In the light of that Parliamentary answer my attention was drawn to para 6 of Mr Dawes' first affidavit, which is in very brief terms:
It is also relevant..."
- that is to say, to the application before the court in September -
that the Home Office is presently considering the replacement of the First Plaintiff's Licence to conduct its business which must be issued by 30 November 1997."

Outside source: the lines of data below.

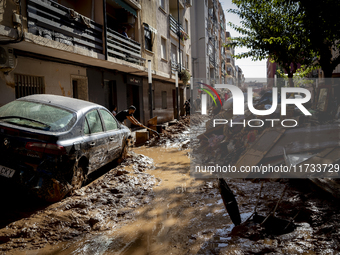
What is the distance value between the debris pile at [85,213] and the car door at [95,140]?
436 millimetres

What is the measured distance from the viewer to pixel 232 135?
8.62 metres

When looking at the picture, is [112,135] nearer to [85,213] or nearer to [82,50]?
[85,213]

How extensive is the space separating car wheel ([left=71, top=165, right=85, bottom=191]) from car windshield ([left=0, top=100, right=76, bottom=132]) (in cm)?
71

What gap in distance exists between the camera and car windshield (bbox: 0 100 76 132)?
4.33m

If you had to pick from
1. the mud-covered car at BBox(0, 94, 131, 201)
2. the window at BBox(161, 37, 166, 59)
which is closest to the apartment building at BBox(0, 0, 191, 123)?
the window at BBox(161, 37, 166, 59)

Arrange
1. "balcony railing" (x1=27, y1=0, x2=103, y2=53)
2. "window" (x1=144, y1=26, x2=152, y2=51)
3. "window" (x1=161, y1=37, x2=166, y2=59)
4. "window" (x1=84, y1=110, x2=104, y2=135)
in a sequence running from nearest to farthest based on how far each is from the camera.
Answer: "window" (x1=84, y1=110, x2=104, y2=135), "balcony railing" (x1=27, y1=0, x2=103, y2=53), "window" (x1=144, y1=26, x2=152, y2=51), "window" (x1=161, y1=37, x2=166, y2=59)

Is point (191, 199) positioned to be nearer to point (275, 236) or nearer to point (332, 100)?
point (275, 236)

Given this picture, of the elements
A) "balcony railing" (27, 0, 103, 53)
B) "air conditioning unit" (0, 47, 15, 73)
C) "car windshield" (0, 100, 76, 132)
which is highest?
"balcony railing" (27, 0, 103, 53)

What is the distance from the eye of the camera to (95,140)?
A: 532 cm

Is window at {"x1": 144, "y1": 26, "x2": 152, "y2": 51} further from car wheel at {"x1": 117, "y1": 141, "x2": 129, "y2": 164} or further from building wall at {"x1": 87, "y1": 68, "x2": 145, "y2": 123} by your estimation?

It is said on behalf of the third defendants that that brief reference to the re-evaluation of the plaintiff's licence at the end of November is somewhat less than frank, especially since it is said to be relevant to the application for an injunction. Of course it is true that even allowing for lapses in the standards imposed upon the plaintiffs by Government regulation and statute, and even allowing for the convictions of members of staff of criminal offences, they are entitled not to be harassed unlawfully. That I accept without any reservation whatsoever.

The significance of that material having been excluded from the consideration of the judge and the Court of Appeal on 22 September, however, is that they were not made aware of the scope for legitimate comment and criticism by the third defendants which then existed. It was necessary, clearly, to distinguish in the relief sought between that which might be necessary to prevent violence and unlawful harassment, and that which would inevitably stifle legitimate comment on matters of undoubted public interest. That the plaintiffs singularly failed to do. It is manifest from the wide-ranging terms of the injunction sought in the writ that the plaintiffs, if they had obtained it, would be preventing any discussion or communication about the way they conducted their business at a very sensitive time.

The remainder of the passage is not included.